4500 Arthur Kill Road – Kreischer House — Individual Landmark
CERTIFICATE OF APPROPRIATENESS, Docket #1914497
A Stick style residence designed by Palliser & Palliser and built c. 1888. Application is to install a barrier-free access lift and to construct new buildings situated on the landmark site.
CERTIFICATE OF APPROPRIATENESS, Docket #2001986
Application is to request that the Landmarks Preservation Commission issue a report to the City Planning Commission relating to an application for a Modification of Use pursuant to Section 74-711 of the Zoning Resolution.
Architect: Victorio Associates Architects
Nineteen years ago, HDC testified against the first proposed intervention to the Kreischer’s landmark site. We asked the Commission to “require that the applicant scale back the part of the project on the landmark site, simplify the design so as not to complete with the existing house, and retain the trees that connect the house to the landscape.” HDC understands that the LPC approved development on this site, although the permits have long expired. Upon examining and comparing the two plans—the one, large building proposed in 2001 and the several buildings proposed in 2020—HDC’s committee prefers some version of the 2001 plan.

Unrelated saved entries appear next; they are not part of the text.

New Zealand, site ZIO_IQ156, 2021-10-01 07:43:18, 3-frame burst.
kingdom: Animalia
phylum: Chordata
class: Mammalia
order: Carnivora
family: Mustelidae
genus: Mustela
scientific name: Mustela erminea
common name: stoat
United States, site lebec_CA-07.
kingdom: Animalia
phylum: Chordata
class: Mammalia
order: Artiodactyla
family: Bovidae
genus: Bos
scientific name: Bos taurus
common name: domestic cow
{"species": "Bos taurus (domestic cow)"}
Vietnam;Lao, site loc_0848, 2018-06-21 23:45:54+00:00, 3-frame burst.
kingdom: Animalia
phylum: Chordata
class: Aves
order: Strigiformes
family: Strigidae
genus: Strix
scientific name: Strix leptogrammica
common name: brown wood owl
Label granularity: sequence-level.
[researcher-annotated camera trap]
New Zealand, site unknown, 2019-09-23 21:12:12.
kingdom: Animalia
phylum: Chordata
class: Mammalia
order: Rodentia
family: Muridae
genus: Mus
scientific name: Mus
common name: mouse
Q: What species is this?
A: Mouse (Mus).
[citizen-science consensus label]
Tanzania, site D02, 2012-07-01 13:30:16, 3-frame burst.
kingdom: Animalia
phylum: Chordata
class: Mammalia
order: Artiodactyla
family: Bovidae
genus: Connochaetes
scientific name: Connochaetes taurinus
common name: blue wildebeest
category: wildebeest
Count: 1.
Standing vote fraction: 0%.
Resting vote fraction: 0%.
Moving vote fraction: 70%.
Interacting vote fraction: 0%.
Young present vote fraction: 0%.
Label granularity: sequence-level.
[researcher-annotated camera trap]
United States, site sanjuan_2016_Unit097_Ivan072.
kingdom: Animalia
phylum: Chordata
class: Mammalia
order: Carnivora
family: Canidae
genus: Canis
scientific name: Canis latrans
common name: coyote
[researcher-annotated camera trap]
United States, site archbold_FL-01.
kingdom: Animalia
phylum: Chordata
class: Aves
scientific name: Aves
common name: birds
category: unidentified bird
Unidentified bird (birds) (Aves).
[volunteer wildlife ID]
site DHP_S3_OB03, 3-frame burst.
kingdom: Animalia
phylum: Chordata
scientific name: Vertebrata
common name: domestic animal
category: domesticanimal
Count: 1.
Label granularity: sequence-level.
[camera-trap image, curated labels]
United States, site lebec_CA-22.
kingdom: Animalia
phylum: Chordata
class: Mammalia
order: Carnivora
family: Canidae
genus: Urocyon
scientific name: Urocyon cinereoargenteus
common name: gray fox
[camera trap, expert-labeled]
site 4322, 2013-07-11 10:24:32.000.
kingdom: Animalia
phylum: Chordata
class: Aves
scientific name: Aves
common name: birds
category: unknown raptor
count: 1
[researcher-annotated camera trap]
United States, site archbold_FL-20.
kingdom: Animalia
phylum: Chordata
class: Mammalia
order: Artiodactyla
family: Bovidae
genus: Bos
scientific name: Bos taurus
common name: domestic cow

The proximity of the new buildings to the landmark should be re-examined. As currently proposed, the addition and arrangement of 11 new structures that have larger footprints than the Kreischer House leaves the landmark lost in a forest of McMansions. The current massing of the enormous hipped roofs with several eaves are suburban design elements straight from the era of 2001 and should be retired. The construction of one large building that defers to the House seems like a better solution by comparison. The site plan should be carefully studied, as this is a lone patch of Staten Island’s former bucolic nature. The current proposal reads as a bleak clear-cut, removing trees and introduces a substantial amount of paving.
The design and material choices are sensitive and take cues from the Kreischer house, and their application is welcome in a re-scaled structure which would not encroach onto the landmark.
LPC determination: No Action
The Commission supported new construction on this parcel. In total, five of eleven buildings will occupy the landmark site. Generally, Commissioners were supportive of the detached structures as opposed to one building, which was proposed in 2001. Chair Carroll asked the applicants to think more about the distances between the proposed new buildings and the space between those buildings and the Kreischer House, as many Commissioners thought the space between structures was too close. Chair Carroll also asked the applicant to integrate a first-class landscape plan, which may result in the elimination of a single building all together. Everyone was supportive of the proposed restoration of the mansion, which badly needs a new paint job after its last restoration nearly twenty years ago. In exchange for the modification of use, a future homeowners’ association will be responsible for a cyclical maintenance plan for the continuity of care for the mansion, with a portion of proceeds from each sale contributing to a fund for the house.